The purchase — including land acquisition, establishment of a stewardship endowment fund and related expenses — cost about $2.4 million, according to AMC Senior Vice President Walter Graff.
“Baker Mountain was surrounded by conservation lands, but the Baker Mountain tract itself was not protected. It was ‘the hole in the doughnut,’ and with this purchase, AMC and its conservation partner, The Nature Conservancy, have ensured that this ecologically significant land will be protected,” Graff said in a press release announcing the purchase.

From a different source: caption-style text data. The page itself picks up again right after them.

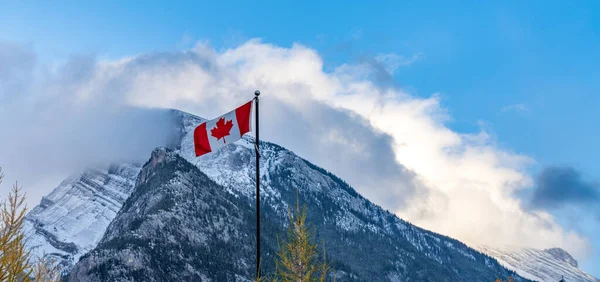 Nationalflagge von Kanada mit der Bergkette Mount Rundle an einem verschneiten, sonnigen Tag. Banff-Nationalpark, kanadische Rockies. — Stockfoto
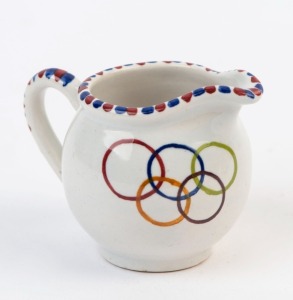 1960 ROME OLYMPICS: small ceramic cream jug showing Olympics Rings and a stylized javelin thrower, marked 'Italy, '62' on base, height 6cm.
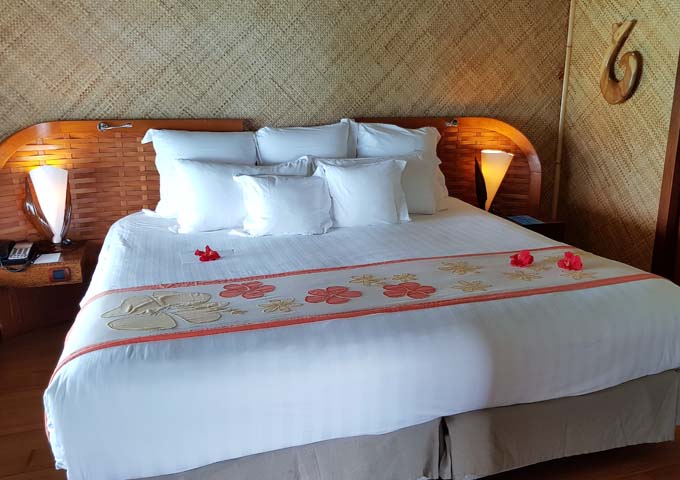 The accommodations feature a modern decor with Polynesian touches.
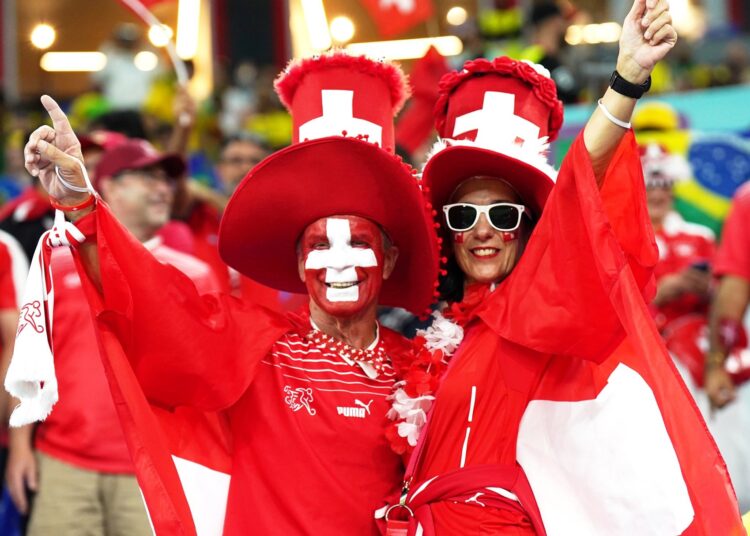 Supporters gesture during group G match between Serbia and Switzerland on Dec. 2, 2022.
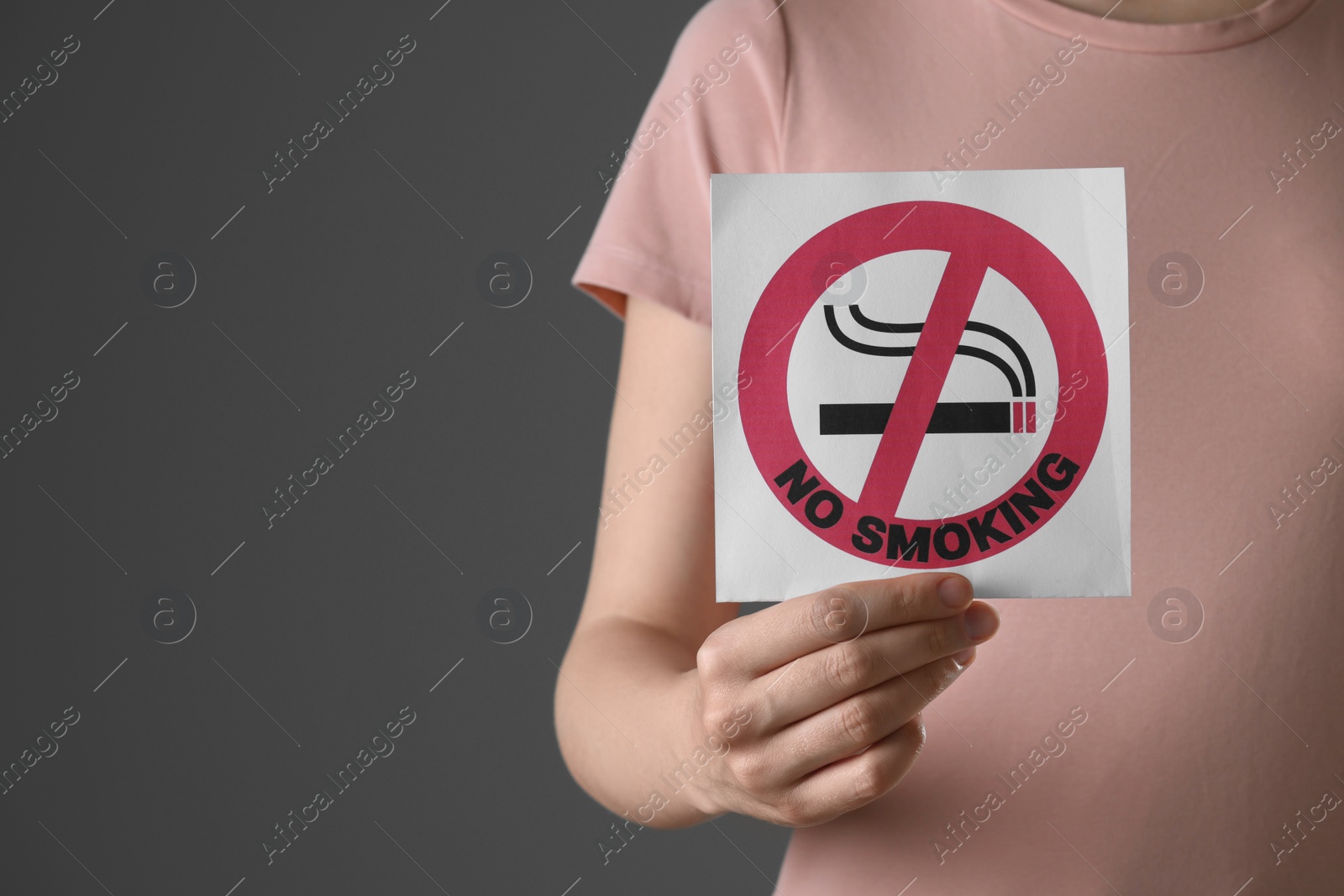 Photo of Woman holding card with no smoking sign on gray background, closeup. Space for text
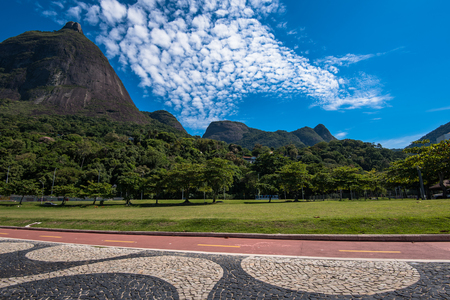 Famous Copacabana Style Mosaic Sidewalk and Beautiful Mountain Landscape With Pedra da Gavea in Rio de Janeiro, Brazilの写真素材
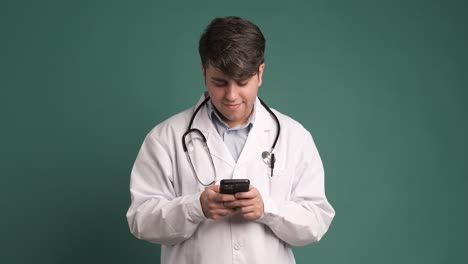 smile and doctor with smartphone for wellness research, medical app, on green background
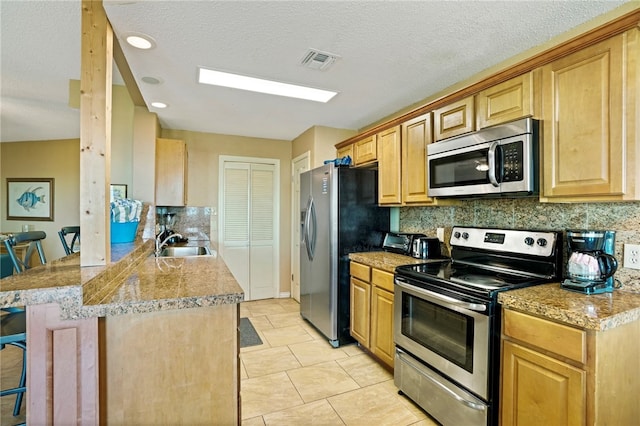 kitchen featuring kitchen peninsula, sink, backsplash, a breakfast bar, and appliances with stainless steel finishes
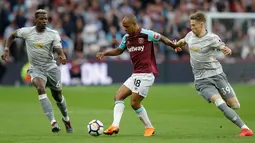 Pemain West Ham United Joao Mario membawa bola berusaha melewari pemain Manchester United pada pertandingan Liga Inggris di London Stadium di London (10/5). Pertandingan ini berakhir dengan skor 0-0. (AP Photo / Alastair Grant)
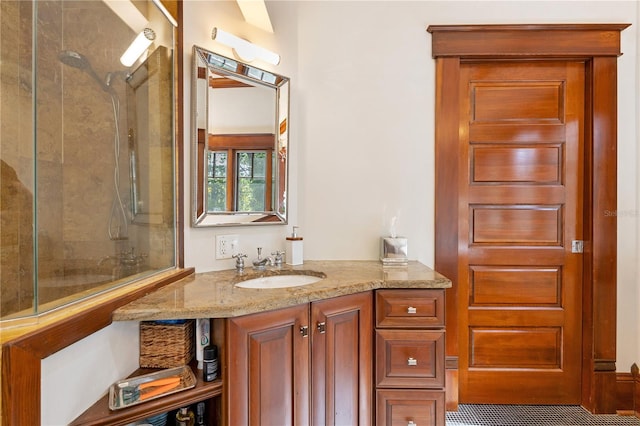 bathroom with tiled shower and vanity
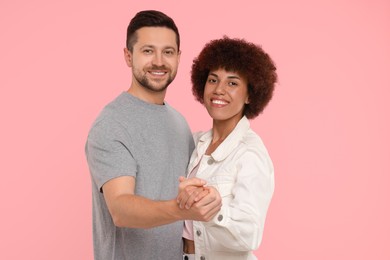 Photo of International dating. Happy couple dancing on pink background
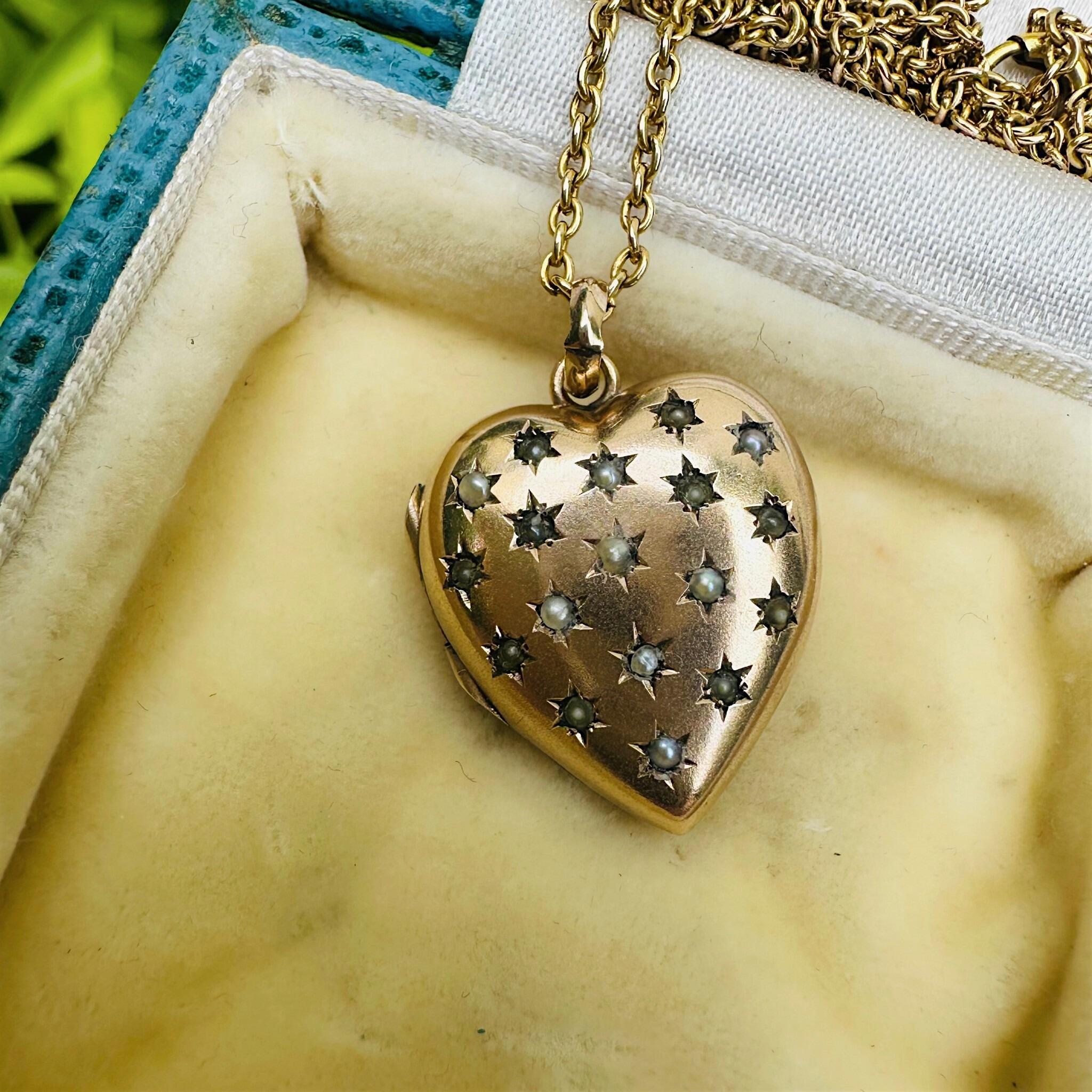 Vintage Gold Pearl Star Set Puffy Heart Locket displayed on antique box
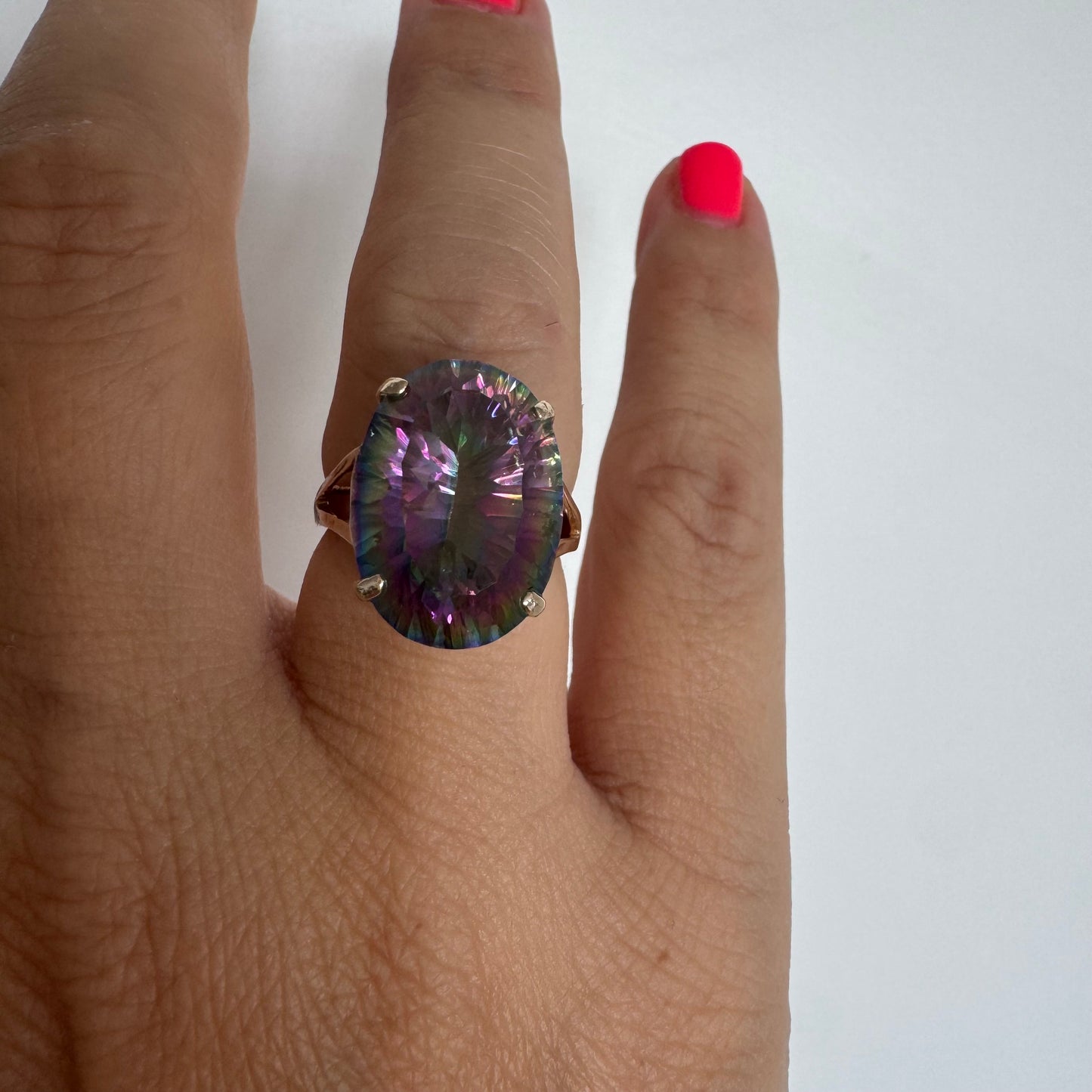 9K gold ring set with a large iridescent stone displaying mesmerizing shades of purple, green, and blue that shift beautifully in the light.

The land will be managed for a variety of uses, including recreation, habitat protection, and sustainable forestry. AMC will be providing pedestrian access to the land.
Graff noted that The Nature Conservancy was a key partner in the acquisition of the 3,111-acre parcel from Prentiss & Carlisle Group and holds a “forever wild” conservation easement covering about 75% of Baker Mountain, including its 3,521-foot summit. The second parcel, comprising 1,200 acres, was purchased from Plum Creek Timber Co. and is permanently protected by the Moosehead Regional Conservation Easement, held by the Forest Society of Maine.
Michael Tetreault, director of The Nature Conservancy in Maine, said the purchase conserves “an important ecological gem in Baker Mountain, within a mosaic of working forest lands.”
AMC also used proceeds from the sale of verified carbon emission offset credits from its ecological reserve lands as an important funding source for this land acquisition effort. The Portland law firm Drummond Woodsum did the legal work enabling AMC to qualify its reserve as a carbon offset project, which provides an additional revenue stream through the sale of Climate Action Reserve-registered credits in the voluntary market.
Donations from Steven C. Leuthold and his family and other AMC donors also helped AMC and the Nature Conservancy acquire the parcels, which are the latest milestones in AMC’s Maine Woods Initiative, land conservation plan in the 100-Mile Wilderness region that AMC says “addresses regional ecological and economic needs through outdoor recreation, resource protection, sustainable forestry, and community partnerships.”
The transactions bring AMC’s conservation and recreation land holdings in the 100-Mile Wilderness region to some 70,000 acres.